**Records to use**

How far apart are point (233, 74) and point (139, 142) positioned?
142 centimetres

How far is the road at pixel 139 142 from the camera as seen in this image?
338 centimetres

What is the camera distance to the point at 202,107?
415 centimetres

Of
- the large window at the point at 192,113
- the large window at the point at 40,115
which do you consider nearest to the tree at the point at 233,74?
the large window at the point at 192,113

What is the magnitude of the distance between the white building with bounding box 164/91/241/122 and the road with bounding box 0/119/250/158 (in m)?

**What to produce**
Present every line of the material above as a numbered list, leaving out the blank lines.

**Solution for this problem**
1. How far apart are point (233, 74) and point (139, 142) positioned?
2. 142 centimetres
3. How far is the road at pixel 139 142 from the camera as seen in this image?
4. 338 centimetres
5. What is the camera distance to the point at 202,107?
6. 415 centimetres
7. Of
8. - the large window at the point at 192,113
9. - the large window at the point at 40,115
10. which do you consider nearest to the tree at the point at 233,74?
11. the large window at the point at 192,113
12. What is the magnitude of the distance between the white building with bounding box 164/91/241/122 and the road with bounding box 0/119/250/158 (in m)?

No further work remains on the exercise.